§ **Quoted passage**

We are going to have a single constructor for this class. It's going to be getting two dependency injection type items from the middleware. An IConfiguration object, this is where we will store the Azure Credentials from our Cognitive Services resource and an IHubContext object, which we will be using to communicate with our frontend. We will assign these to the appropriate class fields, and then we will also construct some configurations and streams for our audio.

public TranslationEngine(IConfiguration config, IHubContext<translationhub> hub)
{
   _hub = hub;
   _config = config;
   _translationConfig = SpeechTranslationConfig.FromSubscription(
       _config["SUBSCRIPTION_KEY"], _config["REGION"]);
   _speechConfig = SpeechTranslationConfig.FromSubscription(
       _config["SUBSCRIPTION_KEY"], _config["REGION"]);
   _audioInput = AudioConfig.FromStreamInput(_inputStream);
   _audioOutputStream = AudioOutputStream.CreatePullStream();
   _outputConfig = AudioConfig.FromStreamOutput(_audioOutputStream);
}
</translationhub>

Handle Translation Recognition

We will now need to add an event to handle translation recognition events. Whenever our translator translates a part of speech, it will fire this event. We'll pull the translation out of the recognition event. Then it is fed through our SpeechSynthesizer to pull out audio to playback to our user over the call. We will then build a Translation object from the translated text and send that to all of our Clients listening to the hub. Finally, we will enqueue the synthesized audio into the queue we created earlier.

private void RecognizerRecognized(object sender, TranslationRecognitionEventArgs e)
{
   var translationLanguage = _languageTranslated.Split("-")[0];
   var translation = e.Result.Translations[translationLanguage].ToString();
   Trace.WriteLine("Recognized: " + translation);
   var ttsAudio = _synthesizer.SpeakTextAsync(translation).Result.AudioData;
   var translationResult = new Translation
   {
       LanguageSpoken = _languageSpoken,
       LanguageTranslated = _languageTranslated,
       Text = translation,
       UUID = _uuid
   };
   _hub.Clients.All.SendAsync("receiveTranslation", translationResult);
   _audioToWrite.Enqueue(ttsAudio);
}

Start the Translator and Synthesizer

When we receive a call, we are going to startup our translator and synthesizer. We will register our RecognizerRecognized event with the translator and let everything startup continuously. Since we are using an input stream to feed audio into our translator, this will continually push out translation events after a particular time has elapsed, or the translator detects a break in speech.

§ **Record excerpts**
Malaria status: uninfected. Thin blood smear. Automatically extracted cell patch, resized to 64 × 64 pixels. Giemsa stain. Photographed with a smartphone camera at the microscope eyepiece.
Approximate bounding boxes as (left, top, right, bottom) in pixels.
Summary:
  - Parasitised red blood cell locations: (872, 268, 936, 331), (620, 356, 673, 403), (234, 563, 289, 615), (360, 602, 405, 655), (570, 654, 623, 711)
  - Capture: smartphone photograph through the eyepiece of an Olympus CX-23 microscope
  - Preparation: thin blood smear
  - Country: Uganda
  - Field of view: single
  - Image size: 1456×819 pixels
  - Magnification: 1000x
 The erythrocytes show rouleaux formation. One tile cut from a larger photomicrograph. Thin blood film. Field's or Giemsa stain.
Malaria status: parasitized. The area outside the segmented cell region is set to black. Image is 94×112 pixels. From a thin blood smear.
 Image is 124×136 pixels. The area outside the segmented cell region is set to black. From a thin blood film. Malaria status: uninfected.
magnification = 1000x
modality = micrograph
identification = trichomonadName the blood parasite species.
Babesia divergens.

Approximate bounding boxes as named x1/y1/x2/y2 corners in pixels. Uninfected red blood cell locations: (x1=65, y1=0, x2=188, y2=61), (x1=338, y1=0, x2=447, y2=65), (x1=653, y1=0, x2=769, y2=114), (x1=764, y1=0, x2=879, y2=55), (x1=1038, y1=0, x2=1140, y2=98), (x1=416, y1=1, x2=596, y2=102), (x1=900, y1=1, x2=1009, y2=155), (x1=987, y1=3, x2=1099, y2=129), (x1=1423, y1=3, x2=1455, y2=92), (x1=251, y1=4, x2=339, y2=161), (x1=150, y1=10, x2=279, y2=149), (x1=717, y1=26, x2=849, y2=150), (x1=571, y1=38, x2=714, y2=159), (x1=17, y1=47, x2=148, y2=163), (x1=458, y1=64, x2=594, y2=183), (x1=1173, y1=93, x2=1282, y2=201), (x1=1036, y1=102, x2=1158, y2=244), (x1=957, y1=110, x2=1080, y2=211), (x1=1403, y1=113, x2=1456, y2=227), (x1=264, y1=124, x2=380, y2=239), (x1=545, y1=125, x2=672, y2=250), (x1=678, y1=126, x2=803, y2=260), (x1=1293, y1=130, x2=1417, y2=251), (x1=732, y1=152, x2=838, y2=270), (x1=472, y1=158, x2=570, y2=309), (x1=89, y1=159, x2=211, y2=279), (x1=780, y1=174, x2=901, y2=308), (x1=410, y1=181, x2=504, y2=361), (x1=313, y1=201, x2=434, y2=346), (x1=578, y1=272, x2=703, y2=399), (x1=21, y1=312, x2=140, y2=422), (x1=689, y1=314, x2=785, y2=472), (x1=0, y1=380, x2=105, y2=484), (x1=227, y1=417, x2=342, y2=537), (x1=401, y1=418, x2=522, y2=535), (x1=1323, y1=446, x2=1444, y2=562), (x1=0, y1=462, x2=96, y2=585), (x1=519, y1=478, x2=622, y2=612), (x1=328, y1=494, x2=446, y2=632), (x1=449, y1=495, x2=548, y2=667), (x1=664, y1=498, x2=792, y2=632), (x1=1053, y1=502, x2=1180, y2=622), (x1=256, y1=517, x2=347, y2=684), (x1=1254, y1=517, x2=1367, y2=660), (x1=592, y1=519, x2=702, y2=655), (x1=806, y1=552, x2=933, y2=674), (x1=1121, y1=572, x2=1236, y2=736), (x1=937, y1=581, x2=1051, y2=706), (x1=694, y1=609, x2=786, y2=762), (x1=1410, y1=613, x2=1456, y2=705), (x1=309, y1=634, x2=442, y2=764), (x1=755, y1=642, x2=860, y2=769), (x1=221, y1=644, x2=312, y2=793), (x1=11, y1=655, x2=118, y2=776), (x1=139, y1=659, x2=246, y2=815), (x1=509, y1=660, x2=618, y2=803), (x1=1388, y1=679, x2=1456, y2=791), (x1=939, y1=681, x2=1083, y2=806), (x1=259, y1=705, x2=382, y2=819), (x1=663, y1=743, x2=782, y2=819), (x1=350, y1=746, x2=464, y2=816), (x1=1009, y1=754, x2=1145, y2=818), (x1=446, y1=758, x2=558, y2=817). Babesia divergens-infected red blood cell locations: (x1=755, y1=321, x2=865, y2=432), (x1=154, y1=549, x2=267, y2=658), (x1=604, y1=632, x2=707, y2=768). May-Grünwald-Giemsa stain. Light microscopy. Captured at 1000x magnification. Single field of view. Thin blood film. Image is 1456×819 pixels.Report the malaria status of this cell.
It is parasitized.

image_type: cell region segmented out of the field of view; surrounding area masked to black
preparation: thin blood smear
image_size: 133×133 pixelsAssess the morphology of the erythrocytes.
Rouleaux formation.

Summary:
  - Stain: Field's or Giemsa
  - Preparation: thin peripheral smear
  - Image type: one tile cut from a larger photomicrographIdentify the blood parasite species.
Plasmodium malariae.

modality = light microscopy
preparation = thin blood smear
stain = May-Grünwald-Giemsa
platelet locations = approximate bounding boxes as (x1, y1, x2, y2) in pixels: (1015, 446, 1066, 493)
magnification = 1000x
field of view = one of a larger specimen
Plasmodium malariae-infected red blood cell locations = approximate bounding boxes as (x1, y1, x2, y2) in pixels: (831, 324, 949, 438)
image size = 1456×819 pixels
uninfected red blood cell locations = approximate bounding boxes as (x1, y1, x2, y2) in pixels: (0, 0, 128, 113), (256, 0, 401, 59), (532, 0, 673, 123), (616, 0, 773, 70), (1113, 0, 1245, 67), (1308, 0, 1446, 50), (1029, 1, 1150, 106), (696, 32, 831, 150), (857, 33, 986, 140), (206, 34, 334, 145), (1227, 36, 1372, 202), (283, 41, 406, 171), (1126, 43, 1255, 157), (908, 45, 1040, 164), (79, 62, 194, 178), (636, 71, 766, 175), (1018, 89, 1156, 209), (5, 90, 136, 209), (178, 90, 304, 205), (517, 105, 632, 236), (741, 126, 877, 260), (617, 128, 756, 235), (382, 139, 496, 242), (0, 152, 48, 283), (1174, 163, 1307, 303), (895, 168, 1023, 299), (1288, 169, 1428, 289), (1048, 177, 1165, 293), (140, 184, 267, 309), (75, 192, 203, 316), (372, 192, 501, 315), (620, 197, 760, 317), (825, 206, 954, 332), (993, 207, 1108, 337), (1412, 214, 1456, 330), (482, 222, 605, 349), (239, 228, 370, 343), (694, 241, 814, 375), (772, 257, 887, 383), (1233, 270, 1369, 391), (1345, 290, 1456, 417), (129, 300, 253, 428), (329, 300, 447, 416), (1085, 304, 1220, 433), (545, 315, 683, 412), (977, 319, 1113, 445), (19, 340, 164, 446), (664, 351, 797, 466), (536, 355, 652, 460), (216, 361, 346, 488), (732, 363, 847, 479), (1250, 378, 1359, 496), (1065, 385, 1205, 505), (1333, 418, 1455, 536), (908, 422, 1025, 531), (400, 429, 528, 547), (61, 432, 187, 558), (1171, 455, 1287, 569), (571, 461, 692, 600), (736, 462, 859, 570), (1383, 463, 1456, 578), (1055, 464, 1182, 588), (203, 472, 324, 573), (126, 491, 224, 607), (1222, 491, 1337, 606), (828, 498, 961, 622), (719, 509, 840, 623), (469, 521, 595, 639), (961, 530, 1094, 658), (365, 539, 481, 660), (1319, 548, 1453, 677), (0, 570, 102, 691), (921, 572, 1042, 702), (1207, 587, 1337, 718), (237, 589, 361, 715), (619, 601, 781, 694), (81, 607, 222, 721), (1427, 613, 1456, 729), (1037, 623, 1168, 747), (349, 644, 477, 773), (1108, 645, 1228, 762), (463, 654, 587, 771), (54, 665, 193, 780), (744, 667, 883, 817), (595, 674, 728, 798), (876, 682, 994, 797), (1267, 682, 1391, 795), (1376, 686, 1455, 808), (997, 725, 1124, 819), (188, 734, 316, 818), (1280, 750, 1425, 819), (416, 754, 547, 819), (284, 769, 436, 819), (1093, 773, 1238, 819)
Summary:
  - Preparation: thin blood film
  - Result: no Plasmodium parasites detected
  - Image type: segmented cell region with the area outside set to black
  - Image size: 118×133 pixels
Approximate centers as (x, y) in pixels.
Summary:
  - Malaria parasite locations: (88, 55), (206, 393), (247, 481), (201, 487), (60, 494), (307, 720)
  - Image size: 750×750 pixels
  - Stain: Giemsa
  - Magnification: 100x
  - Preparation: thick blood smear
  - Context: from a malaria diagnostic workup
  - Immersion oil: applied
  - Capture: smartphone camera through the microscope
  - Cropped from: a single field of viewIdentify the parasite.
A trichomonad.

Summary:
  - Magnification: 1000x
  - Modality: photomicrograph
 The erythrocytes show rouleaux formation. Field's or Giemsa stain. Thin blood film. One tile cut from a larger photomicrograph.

§ **What you will do**
• A. Answer these questions about the speech translation walkthrough:
(i) Which two objects does the constructor receive from the middleware?
(ii) What event name is passed to SendAsync when the translation result goes to all clients?
(iii) Besides a particular time elapsing, what makes the translator push out translation events?
• B. Reproduce word for word the part of the speech translation walkthrough starting at "Start the Translator" and ending at "break in speech.".

§ **Outputs by task**
• A.
(i) An IConfiguration object and an IHubContext object.
(ii) "receiveTranslation"
(iii) The translator detecting a break in speech.

• B.
Start the Translator and Synthesizer

When we receive a call, we are going to startup our translator and synthesizer. We will register our RecognizerRecognized event with the translator and let everything startup continuously. Since we are using an input stream to feed audio into our translator, this will continually push out translation events after a particular time has elapsed, or the translator detects a break in speech.